2/3 of trade unions in Serbia are controlled by the state or employers

In Serbia there are more and more new investors, both foreign and domestic, who are chasing high profits while receiving large state subsidies and having very few obligations towards and even fewer to their workers, who have become a cheap workforce with almost no trade union representation.

In the last 10 years, perhaps even longer, there has not even been a ‘big’ trade union strike, but only sporadic ‘expressions of dissatisfaction’. Unions are not what they used to be and the number of unions fighting for workers’ rights has decreased; there are fewer independent trade unions and more and more state unions.

In recent days, trade unionists in Kragujevac have complained to the media about the formation of a branch of the Association of Trade Unions of Serbia in the same city, which is supported by the government and gathers members by promising them revision of their job terms and conditions, redundancies and dismissals.

“The state does form trade unions, especially in the public sector and state administration, where it is public knowledge that the Interior Minister has his own trade union. He may deny it, but we know in practice that these trade unions exist and are formed by pressuring people into joining them or granting privileges,” Ranka Savić, president of the Association of Free and Independent Trade Unions, tells Danas daily.

Most of the times, people are lured into joining such trade unions with the promises of better job contracts and work positions. “I know that a new union has been formed in the Pension and Disability Fund (PIO), where thousands of people have left the existing union and joined the new one, which was formed following the people from the SNS party being appointed to managerial positions,” Savić points out.

It is common, she notes, for the directors of some companies to form their own union. “Now, we have a problem with the public enterprise Bukulja, where the company’s director formed a union with one of our members, whom we saved from being redundant a month earlier. He found a suitable person for it and, through blackmail or promises, brought people to join his union,” Savić warns.

Željko Veselinović, chairman of the USS Sloga, says that every day, there are more and more trade unions bought or formed by the state.

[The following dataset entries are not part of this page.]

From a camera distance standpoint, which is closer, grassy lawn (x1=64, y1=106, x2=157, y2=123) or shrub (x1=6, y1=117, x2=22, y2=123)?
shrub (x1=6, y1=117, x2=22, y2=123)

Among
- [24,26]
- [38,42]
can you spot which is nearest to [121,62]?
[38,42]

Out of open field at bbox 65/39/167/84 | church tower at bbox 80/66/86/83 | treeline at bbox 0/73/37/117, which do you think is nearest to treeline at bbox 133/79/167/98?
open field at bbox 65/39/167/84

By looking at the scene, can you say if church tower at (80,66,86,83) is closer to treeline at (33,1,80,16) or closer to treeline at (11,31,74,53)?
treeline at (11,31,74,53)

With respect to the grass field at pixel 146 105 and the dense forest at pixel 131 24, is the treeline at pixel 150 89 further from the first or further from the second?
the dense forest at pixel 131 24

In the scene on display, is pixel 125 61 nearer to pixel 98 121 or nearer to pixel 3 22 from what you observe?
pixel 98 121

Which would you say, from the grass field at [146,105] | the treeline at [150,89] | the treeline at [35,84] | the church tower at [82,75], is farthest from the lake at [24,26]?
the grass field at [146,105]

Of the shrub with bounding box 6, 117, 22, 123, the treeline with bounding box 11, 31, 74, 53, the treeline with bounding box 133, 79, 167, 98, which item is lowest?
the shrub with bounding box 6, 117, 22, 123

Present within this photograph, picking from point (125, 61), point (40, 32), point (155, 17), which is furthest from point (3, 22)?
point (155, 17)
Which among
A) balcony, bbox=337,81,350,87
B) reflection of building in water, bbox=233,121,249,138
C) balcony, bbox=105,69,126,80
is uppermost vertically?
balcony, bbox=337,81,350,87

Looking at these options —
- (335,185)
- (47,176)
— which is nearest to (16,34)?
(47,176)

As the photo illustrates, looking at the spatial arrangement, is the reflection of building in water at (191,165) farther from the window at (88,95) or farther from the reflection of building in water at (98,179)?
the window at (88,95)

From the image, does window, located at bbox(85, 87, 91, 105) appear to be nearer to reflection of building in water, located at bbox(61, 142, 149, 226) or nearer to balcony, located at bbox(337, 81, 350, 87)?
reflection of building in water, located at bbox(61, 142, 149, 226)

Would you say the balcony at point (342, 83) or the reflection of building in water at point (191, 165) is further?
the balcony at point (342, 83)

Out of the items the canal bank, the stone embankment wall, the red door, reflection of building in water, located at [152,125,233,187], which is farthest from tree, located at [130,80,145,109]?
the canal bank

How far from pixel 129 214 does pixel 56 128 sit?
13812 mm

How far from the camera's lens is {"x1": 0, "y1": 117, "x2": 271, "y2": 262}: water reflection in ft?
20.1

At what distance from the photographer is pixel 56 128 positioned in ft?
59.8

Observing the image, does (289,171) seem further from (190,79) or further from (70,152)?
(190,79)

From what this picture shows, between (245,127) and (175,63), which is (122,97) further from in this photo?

“The Association of Trade Unions of Serbia was founded in 2014 when Aleksandar Vulin became Minister of Labour, and that union was made up of people who had been excluded from all other trade unions and then took advantage of the privileges the government gave them. This is not a trade union, but an interest group, which defends the interests of the government and certain groups”, Veselinović underlines.

Such a state union is active, he says, in many institutions such as social services, and its function is nothing but to defend the government when necessary. Moreover, Serbia also has so-called yellow unions, i.e. trade unions formed by employers, whose task is to protect the interests of the employer.

In Serbia, he points out, there are two large trade unions that were not formed by the government, but are in the service of the government – the police trade union and the trade union of Electric Power Industry of Serbia (EPS).

As an example of a yellow trade union, Veselinović cites Geox where, after a protest from four years ago, the management formed a union, which had no other function than to attack other trade unions such as Sloga.